What those things did teach me though was just how much of my life was being spent inside the 4 walls of the shop. Just because the doors were only open from 8.30 each morning, and closed at 5pm each day, doesn't mean that's all I was working. Most days I was in by 7am each morning, often not getting home until 6/7 each evening. Not always because I was busy enough to be there so long, but because I felt as though I had to be; customers expected me to be. During the night people will email and message me at the shop, and some, personally via my own facebook page - as well as the shop facebook.  It amazes me how many of these people think I am going to respond to them in the middle of the night - one woman tracked me down through my personal facebook and got angry that I didn't reply to her immediately at 2am! That was the world we were living in at-the-time. 

That world has changed though, in ways I don't think any of us could have foreseen. What was once "normal" is not any more. Some have found it easier to adapt to than others, but it is something we are all going to have to learn to live with. 

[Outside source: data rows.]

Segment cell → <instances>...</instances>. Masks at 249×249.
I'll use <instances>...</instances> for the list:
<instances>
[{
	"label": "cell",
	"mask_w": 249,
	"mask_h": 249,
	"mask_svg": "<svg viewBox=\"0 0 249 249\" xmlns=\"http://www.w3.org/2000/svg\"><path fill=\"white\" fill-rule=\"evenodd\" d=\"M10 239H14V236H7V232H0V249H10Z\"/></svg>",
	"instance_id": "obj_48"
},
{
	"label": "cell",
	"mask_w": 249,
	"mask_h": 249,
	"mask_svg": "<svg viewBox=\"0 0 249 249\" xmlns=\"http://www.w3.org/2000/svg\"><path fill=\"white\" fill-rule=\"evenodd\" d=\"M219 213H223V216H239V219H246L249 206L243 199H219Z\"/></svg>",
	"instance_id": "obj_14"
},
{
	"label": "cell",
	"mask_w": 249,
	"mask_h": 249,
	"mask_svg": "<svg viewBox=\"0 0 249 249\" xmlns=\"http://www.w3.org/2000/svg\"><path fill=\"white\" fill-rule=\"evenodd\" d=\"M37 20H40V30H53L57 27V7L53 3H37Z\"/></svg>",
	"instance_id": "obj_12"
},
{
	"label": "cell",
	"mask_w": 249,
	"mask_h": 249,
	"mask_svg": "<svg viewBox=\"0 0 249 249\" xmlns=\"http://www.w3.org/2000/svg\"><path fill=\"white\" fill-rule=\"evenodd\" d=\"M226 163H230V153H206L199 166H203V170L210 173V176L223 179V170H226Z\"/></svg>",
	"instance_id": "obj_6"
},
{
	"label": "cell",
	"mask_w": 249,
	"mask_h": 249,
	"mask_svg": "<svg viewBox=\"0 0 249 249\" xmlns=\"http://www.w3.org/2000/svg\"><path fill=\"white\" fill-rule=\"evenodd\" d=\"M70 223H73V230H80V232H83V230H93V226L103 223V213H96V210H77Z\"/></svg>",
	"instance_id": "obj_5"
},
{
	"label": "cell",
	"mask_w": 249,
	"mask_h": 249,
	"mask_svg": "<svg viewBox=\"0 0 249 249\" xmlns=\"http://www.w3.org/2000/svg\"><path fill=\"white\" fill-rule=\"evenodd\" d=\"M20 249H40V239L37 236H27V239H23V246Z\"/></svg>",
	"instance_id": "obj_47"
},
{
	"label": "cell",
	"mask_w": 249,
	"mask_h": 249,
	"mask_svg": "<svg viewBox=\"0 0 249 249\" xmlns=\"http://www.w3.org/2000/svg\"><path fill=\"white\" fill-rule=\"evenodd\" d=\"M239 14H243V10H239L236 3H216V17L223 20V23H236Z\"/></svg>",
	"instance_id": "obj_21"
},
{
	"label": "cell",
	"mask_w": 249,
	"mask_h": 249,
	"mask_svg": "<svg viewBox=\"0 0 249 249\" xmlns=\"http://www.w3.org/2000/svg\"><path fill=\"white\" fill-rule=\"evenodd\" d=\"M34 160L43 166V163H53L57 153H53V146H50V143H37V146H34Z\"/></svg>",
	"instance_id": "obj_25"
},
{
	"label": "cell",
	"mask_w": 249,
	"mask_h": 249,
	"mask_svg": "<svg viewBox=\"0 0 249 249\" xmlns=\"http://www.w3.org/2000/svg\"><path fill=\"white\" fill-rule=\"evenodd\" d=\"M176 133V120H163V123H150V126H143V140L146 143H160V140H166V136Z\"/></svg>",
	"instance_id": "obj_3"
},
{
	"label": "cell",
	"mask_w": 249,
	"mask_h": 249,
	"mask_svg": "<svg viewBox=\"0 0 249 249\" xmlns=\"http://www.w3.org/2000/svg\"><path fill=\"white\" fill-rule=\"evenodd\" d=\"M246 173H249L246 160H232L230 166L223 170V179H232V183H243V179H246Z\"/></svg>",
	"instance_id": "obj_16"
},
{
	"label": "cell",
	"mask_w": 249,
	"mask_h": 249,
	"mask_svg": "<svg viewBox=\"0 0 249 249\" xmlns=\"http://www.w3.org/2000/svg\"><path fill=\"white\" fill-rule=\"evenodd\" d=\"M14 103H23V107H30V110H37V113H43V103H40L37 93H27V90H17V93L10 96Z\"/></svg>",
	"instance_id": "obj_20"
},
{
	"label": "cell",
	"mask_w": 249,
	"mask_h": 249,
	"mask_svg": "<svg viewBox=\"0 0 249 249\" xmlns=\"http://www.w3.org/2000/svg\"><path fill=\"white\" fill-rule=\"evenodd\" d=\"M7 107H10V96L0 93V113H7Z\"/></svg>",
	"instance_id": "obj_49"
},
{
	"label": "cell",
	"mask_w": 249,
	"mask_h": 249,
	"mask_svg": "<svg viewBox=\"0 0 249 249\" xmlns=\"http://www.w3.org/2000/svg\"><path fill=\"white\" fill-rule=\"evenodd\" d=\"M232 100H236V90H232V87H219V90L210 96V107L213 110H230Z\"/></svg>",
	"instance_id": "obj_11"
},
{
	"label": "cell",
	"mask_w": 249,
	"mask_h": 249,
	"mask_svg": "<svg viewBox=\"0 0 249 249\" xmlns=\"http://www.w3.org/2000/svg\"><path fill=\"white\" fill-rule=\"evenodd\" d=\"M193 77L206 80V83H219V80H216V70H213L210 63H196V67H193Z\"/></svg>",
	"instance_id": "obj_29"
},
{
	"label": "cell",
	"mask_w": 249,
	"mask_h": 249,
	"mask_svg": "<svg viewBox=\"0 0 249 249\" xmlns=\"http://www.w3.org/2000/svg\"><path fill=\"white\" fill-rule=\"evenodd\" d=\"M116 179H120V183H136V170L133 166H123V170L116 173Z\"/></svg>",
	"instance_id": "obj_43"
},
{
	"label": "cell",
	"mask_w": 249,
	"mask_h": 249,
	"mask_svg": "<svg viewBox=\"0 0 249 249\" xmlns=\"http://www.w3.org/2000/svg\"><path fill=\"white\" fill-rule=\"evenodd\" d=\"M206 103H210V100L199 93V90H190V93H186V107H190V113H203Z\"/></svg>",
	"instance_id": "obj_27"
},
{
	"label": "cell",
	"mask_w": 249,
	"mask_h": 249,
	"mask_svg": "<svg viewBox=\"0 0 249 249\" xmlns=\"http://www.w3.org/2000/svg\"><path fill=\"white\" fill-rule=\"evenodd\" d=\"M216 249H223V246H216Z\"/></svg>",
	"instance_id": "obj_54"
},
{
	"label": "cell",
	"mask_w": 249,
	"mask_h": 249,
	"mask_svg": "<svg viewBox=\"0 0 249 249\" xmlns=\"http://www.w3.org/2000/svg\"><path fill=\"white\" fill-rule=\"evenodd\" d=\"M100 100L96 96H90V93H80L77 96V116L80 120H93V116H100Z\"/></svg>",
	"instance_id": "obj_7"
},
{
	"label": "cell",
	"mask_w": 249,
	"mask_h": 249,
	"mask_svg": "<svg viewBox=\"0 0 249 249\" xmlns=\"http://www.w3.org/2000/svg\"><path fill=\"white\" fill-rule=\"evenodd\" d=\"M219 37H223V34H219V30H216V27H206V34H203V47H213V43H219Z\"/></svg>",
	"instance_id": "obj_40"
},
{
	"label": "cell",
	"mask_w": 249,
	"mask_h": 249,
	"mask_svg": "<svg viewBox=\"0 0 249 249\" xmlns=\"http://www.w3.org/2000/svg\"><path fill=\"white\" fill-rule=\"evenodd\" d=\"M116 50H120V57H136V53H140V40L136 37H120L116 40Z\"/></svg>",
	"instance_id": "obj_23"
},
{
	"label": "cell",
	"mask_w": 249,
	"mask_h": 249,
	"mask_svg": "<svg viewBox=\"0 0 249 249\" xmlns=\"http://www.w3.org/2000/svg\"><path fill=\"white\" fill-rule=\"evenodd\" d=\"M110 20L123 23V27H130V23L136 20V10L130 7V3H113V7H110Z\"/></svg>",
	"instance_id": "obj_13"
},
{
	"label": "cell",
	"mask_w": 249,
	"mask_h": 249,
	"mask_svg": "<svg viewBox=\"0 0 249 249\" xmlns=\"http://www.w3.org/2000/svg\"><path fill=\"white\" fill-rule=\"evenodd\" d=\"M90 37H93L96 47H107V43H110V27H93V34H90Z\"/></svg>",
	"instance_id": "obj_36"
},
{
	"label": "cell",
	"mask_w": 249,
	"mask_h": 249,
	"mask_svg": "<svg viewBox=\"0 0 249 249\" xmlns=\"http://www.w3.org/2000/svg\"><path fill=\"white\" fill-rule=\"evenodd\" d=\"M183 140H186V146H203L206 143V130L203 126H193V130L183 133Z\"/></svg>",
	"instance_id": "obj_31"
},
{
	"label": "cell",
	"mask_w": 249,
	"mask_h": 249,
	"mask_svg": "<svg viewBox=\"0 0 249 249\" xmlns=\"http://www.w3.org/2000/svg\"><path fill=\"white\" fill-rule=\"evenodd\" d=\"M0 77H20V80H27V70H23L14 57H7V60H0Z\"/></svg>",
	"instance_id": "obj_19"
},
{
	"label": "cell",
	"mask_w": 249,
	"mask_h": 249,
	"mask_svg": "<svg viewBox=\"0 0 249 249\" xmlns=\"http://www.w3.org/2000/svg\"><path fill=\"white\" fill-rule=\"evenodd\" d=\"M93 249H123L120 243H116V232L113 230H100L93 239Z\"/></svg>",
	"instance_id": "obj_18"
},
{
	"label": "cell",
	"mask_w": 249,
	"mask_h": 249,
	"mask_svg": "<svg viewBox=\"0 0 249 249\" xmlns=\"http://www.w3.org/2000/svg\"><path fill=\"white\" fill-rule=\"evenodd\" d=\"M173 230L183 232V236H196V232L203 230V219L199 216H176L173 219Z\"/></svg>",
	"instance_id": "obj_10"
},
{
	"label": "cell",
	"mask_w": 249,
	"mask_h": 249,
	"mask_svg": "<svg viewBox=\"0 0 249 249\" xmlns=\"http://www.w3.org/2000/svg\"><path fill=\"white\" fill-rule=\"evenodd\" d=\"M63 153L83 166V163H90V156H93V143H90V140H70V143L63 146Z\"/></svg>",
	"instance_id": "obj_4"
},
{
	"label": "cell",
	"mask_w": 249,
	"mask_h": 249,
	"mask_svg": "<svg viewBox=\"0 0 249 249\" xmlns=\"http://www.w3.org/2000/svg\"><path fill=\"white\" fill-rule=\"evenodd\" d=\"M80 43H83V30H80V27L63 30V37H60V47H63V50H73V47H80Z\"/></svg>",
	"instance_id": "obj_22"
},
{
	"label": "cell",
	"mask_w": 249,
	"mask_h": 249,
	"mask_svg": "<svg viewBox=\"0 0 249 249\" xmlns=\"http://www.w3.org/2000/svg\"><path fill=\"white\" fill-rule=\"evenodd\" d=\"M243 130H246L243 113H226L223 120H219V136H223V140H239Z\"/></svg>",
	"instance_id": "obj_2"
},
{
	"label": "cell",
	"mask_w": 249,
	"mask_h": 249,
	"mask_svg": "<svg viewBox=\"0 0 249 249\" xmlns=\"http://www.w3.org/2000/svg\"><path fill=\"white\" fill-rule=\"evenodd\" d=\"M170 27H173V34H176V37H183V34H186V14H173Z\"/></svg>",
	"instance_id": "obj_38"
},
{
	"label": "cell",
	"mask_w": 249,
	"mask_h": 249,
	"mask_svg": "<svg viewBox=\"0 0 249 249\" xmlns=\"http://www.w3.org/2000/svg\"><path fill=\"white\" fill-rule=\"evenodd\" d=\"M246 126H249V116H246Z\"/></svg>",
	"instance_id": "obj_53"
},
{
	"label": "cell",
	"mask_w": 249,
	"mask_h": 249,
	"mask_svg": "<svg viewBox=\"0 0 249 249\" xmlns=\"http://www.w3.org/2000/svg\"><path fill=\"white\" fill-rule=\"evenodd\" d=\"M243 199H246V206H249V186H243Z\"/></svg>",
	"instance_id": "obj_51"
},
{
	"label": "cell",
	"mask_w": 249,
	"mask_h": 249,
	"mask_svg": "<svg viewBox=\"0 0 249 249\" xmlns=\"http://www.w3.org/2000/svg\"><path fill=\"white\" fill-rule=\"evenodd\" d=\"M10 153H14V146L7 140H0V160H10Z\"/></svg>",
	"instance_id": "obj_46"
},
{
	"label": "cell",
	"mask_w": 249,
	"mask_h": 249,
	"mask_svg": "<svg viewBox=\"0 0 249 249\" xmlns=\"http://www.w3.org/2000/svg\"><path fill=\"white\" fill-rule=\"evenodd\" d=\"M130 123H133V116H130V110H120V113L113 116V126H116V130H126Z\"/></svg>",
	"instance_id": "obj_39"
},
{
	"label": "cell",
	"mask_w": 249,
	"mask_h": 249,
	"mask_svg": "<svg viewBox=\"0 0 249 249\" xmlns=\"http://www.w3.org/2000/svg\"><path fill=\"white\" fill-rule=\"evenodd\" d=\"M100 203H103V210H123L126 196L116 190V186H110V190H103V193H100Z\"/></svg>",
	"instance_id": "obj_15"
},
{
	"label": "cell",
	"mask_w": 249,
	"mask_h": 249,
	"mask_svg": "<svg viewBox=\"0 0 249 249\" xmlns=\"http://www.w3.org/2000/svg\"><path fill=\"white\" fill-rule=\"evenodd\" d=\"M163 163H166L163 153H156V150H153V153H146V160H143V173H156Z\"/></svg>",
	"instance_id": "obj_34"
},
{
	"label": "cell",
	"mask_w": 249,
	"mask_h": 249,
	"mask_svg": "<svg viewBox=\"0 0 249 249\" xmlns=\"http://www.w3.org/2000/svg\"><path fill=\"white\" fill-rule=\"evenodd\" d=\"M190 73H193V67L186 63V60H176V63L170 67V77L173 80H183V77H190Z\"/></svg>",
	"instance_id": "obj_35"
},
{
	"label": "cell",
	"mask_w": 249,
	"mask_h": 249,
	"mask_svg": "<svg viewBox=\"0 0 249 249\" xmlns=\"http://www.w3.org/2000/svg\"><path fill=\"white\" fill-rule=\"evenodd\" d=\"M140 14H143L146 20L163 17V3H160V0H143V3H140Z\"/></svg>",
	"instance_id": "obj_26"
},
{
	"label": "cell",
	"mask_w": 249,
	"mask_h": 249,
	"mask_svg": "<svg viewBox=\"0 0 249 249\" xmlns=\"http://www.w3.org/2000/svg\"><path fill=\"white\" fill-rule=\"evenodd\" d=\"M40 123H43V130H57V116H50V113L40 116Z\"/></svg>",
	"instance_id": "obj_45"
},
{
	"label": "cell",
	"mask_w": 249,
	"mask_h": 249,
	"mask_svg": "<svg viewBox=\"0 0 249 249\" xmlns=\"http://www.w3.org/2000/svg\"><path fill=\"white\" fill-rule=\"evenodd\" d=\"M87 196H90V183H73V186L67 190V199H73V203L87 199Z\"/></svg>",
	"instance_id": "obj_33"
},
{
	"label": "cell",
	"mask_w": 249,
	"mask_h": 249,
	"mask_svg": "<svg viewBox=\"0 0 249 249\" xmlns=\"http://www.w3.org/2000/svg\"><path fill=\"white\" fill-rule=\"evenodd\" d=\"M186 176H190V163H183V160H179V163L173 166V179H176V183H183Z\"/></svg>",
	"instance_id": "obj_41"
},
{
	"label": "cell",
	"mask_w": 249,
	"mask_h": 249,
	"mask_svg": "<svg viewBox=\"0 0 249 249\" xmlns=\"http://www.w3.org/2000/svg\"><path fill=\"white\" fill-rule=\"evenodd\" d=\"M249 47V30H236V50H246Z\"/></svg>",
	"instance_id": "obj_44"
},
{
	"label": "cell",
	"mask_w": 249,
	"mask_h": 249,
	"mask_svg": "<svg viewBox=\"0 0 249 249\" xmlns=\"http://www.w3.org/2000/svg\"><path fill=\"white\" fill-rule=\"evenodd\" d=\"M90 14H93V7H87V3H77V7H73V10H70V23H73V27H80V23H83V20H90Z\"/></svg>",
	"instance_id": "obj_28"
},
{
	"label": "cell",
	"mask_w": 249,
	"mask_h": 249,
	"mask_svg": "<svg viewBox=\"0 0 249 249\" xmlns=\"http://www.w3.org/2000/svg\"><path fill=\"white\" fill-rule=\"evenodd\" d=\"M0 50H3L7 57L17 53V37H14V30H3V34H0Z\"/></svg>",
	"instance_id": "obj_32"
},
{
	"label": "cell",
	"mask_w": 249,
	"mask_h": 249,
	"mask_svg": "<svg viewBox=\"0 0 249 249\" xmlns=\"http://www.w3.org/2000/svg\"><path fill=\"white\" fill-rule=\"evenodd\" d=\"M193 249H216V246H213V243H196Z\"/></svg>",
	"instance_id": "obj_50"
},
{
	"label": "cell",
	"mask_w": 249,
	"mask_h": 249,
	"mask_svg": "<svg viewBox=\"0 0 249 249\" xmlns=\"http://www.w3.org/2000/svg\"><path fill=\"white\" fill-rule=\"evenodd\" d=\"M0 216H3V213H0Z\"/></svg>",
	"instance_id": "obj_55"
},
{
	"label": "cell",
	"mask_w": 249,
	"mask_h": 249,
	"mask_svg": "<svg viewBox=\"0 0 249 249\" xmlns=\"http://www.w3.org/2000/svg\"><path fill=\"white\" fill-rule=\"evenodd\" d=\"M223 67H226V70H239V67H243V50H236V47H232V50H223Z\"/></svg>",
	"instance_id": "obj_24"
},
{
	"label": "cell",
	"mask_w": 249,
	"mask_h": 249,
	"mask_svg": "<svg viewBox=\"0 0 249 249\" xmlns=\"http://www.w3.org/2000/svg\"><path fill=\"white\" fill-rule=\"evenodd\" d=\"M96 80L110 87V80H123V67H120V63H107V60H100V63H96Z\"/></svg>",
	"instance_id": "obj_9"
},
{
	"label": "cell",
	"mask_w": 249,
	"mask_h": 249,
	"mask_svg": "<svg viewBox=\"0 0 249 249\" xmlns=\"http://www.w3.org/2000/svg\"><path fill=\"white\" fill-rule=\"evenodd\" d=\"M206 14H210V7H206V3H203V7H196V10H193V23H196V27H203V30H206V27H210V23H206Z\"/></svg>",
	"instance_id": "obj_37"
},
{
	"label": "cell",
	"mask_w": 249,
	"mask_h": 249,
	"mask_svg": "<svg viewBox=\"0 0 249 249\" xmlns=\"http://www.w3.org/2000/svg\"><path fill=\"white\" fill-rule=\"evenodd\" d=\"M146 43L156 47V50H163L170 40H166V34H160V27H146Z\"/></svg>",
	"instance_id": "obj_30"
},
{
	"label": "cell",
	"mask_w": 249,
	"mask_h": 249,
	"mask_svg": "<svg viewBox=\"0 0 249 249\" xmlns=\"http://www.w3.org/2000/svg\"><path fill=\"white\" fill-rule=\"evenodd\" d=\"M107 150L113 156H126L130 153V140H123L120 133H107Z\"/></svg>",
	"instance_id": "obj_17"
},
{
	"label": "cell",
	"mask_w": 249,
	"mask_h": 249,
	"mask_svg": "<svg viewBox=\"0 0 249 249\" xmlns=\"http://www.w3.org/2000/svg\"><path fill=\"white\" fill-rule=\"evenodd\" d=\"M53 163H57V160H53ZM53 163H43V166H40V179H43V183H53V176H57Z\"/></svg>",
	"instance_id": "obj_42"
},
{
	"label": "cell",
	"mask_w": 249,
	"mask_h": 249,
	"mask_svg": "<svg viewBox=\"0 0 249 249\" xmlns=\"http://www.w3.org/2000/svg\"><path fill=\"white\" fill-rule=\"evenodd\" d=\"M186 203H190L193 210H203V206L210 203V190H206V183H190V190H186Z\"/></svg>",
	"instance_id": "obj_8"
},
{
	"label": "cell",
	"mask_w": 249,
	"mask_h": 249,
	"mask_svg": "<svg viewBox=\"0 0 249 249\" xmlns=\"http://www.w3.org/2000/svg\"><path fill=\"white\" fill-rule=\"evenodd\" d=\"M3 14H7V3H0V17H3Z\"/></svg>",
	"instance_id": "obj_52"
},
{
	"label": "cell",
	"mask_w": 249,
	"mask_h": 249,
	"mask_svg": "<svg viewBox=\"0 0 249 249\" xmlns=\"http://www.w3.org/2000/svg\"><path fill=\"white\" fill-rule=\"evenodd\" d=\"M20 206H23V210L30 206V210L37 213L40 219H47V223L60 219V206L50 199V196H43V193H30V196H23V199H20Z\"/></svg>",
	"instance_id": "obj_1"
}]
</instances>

As a result, I made some decisions regarding the shop and the hours I am here. I have also blocked anyone from being able to message me on my personal social media unless they are friends, and log out of the shops social media when I am not at work. Decisions that haven't gone down well with some, have caused others to seek out another shop to give their orders too. That's fine, I can live with that. 

I was forced to make changes in the shop, changes I would never have made, yet (oddly) they have worked out to be blessings-in-disguise. These changes have given me more time to organise my days so that I don't have to be here 11/12 hours each day (yes, including Sundays more-often-than-not). These changes have given me the most amazing work/life balance to the point where I now get (on average) 6.5 hours sleep - every night. When I was first allowed back into the shop I had to work behind closed doors. The thought of that terrified me, made me feel I was shutting customers out, yet those 4 weeks showed me that the new 'normal' is (for me, business wise) far better than the old one. Last week when everyone else was reopening at the same times they always have, I changed my hours. Now, the shop is not open until 9.30 each morning, and the door is closed at 4pm each evening (this will most likely change to 9 - 5 once the schools are fully back, although I'll play it by ear) and do you know what? I've just had the busiest 5 weeks of trading; EVER. I'm open less hours but dealing with more customers and sending out more orders. It's amazing how much difference a good-night-sleep, and that hour each morning with a hot cuppa and birdsong, can make to productivity throughout the day too. I'm working harder than I have ever done before, yet doing so with less hours (although this morning I was in at 7 - and if a customer needed me to be here earlier, or hang around later for them I would do my best for them) but it's different now as the pressure is off slightly; getting here and then not opening until 9.30 gave me an extra hour to get everything done.

I am so sad, and sorry, that so many people have had to lose their lives during this pandemic (which it not over yet, nor will it be for a very long time to come, no matter how some people believe it is and have told me the measures we have in place in the shop are "stupid" and "overkill) however, I am grateful it gave me the time to take stock of things (suddenly things which once seemed important no longer are) and I like this 'new normal'. As it turns out a happy, more relaxed florist, is also an extremely busy one. 

I thank each-and-every-one of you for your continued loyalty, support and understanding. I hope that you are (and remain to be) safe and healthy.